Telmo Castanheira não jogou a jogar na Liga Portugal
Telmo Castanheira não jogou a jogar na Liga PortugalArquivo Pessoal

"Teria qualidade para jogar na Liga"

- Aos 32 anos e depois de tudo o que já viveu, de que forma olha para a sua carreira?

- Pergunta interessante; dava para estarmos aqui uma tarde inteira a falar sobre isto. Há muitas reflexões. Penso algumas vezes sobre isso, até porque cometi erros e tomei certas decisões em momentos específicos, e pergunto-me se foram as certas. Não vale a pena chorar, mas às vezes perco alguns minutos a refletir sobre certos passos que dei. 

Agora, com 32 anos, sinto orgulho. Cada passo foi dado com muito trabalho e dedicação. Houve total entrega da minha parte. Vivi muito obcecado, apaixonado e dedicado ao futebol. Dei tudo de mim, física e mentalmente. Acho que poderia ter tido uma carreira diferente em Portugal, mas não vou estar aqui a arranjar desculpas. Não fui suficiente em certos níveis, e quando estava, surgiu alguma lesão. Tive poucas, mas quando as tive, foi em momentos determinantes.

- Podia ter dado para mais aqui em Portugal?

- Acredito que teria qualidade para jogar na Liga e teria dado conta do recado, mas o futebol não chora por isso. Quando fui para o estrangeiro, provei um pouco isso. Podem dizer que a Islândia não é um país de topo, mas ficar lá quatro anos e jogar todos os jogos não é para todos. Vim para a Malásia e estou a conquistar o meu espaço diariamente. Estou de consciência tranquila, dei tudo de mim. Não guardo rancor. É verdade que encontrei algumas pessoas menos boas no meu caminho, mas fui eu que as aceitei. Em suma, só posso estar satisfeito com o que tenho, porque foi o que eu consegui.

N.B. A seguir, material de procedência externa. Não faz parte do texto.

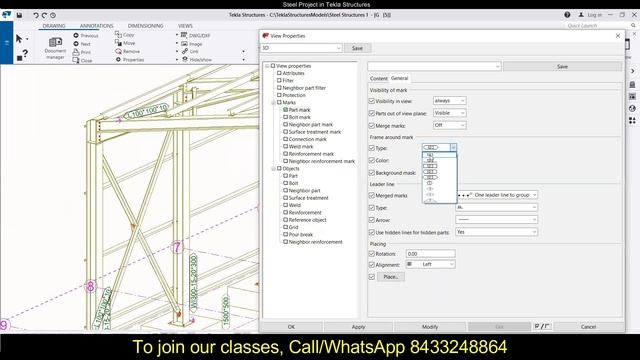 Mark in GA Drawing || Mark in General Arrangement Drawing || Label in Tekla Structures смотреть онлайн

O futebol não me deu mais, mas deu-me muito a todos os níveis.

A forma recente do Sabah
A forma recente do SabahFlashscore

- Como encara o futuro?

- Tenho contrato até abril. Já tenho 32 anos e aprendi que falar de planos futuros é como dar um tiro no escuro. Abri a porta para a Ásia, a época tem sido positiva, e têm surgido algumas possibilidades aqui na região. Tenho contrato até abril, estou feliz aqui e focado em dar o meu melhor ao clube. A ideia é continuar na Ásia.

- Este tempo no estrangeiro mudou muito a sua perspectiva sobre o futebol português?

- Já é o meu sexto ano fora. Já tinha ideia de que se trabalha muito bem, que o jogador português tem qualidade, e quando saí percebi que tem mais do que eu pensava. O que eu gosto no jogador português é a inteligência de jogo. Acho que isso também vem do facto de os treinadores serem bons e trabalharem bem o jogador na formação. Há uma cultura de jogo em Portugal. Vamos a uma Liga 3 ou ao Campeonato de Portugal, e os jogadores têm muita cultura de jogo e tática. Acho que a liga portuguesa é uma montra.